Berry College students are growing and monitoring a rare and endangered plant species on campus.
Students in the Principles of Microbiology, Botany and Ecology class established two safeguarding sites on campus to grow the Georgia Trillium, an endangered native plant species. The students are collecting data on the rare plant species to study different conditions that could affect its growth. This data includes evaluation of the species of trees surrounding the plant, invasive species, effect of seasons and more.
The Georgia Plant Conservation Alliance donated two clusters of Georgia Trillium for students to plant.
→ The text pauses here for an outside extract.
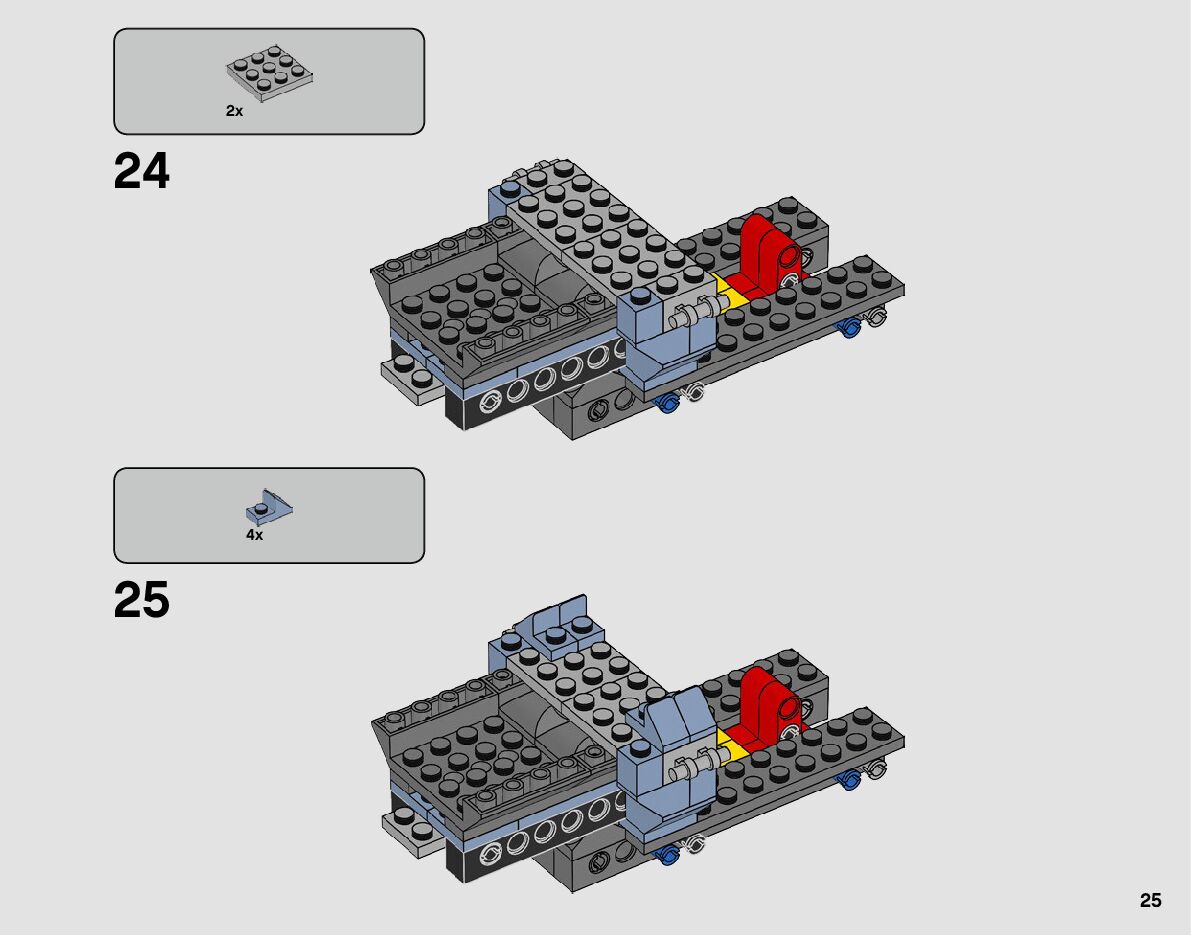 2x

24

4x

25

25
According to Catherine (Cathy) Borer, Berry associate professor of biology, the 27,000-acre campus is the perfect place for this plant to thrive.
“This is a pretty spectacular campus with amazing ecosystems, and a great place to think about plant populations,” said Borer. “We’re giving the species a fighting chance!”
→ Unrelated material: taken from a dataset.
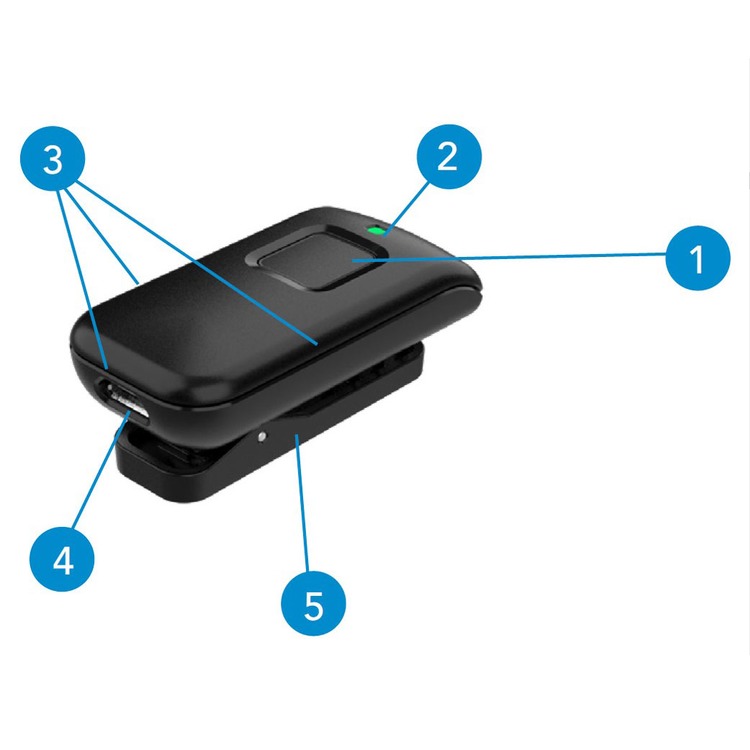 3
2
1
4
5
Berry joined the Georgia Plant Conservation Alliance during summer of 2019. The Georgia Plant Conservation Alliance is a network of over 40 Georgia universities, zoos, state and federal agencies, botanical gardens and conservation organizations that work to conserve and protect native, rare and endangered plants. This is the first Georgia Plant Conservation Alliance project on Berry’s campus.
The Georgia Trillium is a perennial herb native to Georgia that produces small, white three-petaled flowers and blooms in the spring. It can take more than five years for the first flowering stalk to grow, but if protected, could live for hundreds of years. Its habitat is being threatened by a range of human activities like logging and clearing forests for land development.
“My hope is that in future years, my students will be able to help continue this project and collect long-term data on the plants and their ecology,” said Borer.